| Data on spatial reasoning |
· · · · · · ·

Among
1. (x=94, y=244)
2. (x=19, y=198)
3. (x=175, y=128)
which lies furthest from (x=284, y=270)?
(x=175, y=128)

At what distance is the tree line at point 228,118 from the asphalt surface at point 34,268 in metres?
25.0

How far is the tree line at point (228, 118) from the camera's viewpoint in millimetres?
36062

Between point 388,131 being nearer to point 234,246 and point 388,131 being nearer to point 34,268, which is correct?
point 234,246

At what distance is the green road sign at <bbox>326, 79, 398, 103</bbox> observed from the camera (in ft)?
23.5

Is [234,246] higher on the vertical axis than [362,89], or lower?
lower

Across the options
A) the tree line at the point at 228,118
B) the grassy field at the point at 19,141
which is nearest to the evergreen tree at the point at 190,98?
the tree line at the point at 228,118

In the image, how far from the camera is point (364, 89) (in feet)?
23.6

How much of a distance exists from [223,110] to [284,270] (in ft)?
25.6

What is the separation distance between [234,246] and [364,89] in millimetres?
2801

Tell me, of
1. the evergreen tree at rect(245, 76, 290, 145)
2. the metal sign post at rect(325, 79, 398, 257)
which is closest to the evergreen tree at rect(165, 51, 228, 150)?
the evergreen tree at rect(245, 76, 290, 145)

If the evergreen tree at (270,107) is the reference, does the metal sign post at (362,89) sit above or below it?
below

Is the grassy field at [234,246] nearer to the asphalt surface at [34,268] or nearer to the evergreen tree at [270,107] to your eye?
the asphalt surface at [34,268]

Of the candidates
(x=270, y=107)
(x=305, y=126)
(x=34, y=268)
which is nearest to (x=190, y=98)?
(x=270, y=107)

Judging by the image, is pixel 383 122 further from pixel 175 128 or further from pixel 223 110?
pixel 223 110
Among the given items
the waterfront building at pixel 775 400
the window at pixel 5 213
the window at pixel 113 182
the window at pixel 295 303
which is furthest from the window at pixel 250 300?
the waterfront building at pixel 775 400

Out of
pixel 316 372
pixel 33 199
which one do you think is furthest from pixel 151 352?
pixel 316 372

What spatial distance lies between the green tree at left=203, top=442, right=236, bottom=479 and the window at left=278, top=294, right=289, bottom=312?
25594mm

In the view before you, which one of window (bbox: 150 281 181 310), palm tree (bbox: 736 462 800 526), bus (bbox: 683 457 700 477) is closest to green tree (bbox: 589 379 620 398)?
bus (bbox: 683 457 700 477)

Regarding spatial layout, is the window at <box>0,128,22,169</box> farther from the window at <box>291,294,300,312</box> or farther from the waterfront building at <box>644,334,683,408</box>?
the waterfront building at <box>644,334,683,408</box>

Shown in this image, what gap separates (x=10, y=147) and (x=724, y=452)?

· · · · · · ·

| SHORT EXERCISE |
Please copy everything from the line containing "How much of" down to the end of the data, keeping each line word for word.

| TASK ANSWER |
How much of a distance exists from [223,110] to [284,270] (in ft)?
25.6

What is the separation distance between [234,246] and [364,89] in millimetres?
2801

Tell me, of
1. the evergreen tree at rect(245, 76, 290, 145)
2. the metal sign post at rect(325, 79, 398, 257)
which is closest to the evergreen tree at rect(165, 51, 228, 150)?
the evergreen tree at rect(245, 76, 290, 145)

If the evergreen tree at (270,107) is the reference, does the metal sign post at (362,89) sit above or below it?
below

Is the grassy field at [234,246] nearer to the asphalt surface at [34,268] or nearer to the evergreen tree at [270,107] to your eye?
the asphalt surface at [34,268]

Of the candidates
(x=270, y=107)
(x=305, y=126)
(x=34, y=268)
which is nearest to (x=190, y=98)?
(x=270, y=107)

Judging by the image, is pixel 383 122 further from pixel 175 128 or further from pixel 223 110?
pixel 223 110
Among the given items
the waterfront building at pixel 775 400
the window at pixel 5 213
the window at pixel 113 182
the window at pixel 295 303
which is furthest from the window at pixel 250 300?
the waterfront building at pixel 775 400

Out of
pixel 316 372
pixel 33 199
which one do you think is furthest from pixel 151 352?
pixel 316 372

What spatial distance lies between the green tree at left=203, top=442, right=236, bottom=479 and the window at left=278, top=294, right=289, bottom=312?
25594mm

In the view before you, which one of window (bbox: 150 281 181 310), palm tree (bbox: 736 462 800 526), bus (bbox: 683 457 700 477) is closest to green tree (bbox: 589 379 620 398)?
bus (bbox: 683 457 700 477)

Regarding spatial layout, is the window at <box>0,128,22,169</box> farther from the window at <box>291,294,300,312</box> or farther from the waterfront building at <box>644,334,683,408</box>?
the waterfront building at <box>644,334,683,408</box>

Shown in this image, what gap separates (x=10, y=147) and (x=724, y=452)?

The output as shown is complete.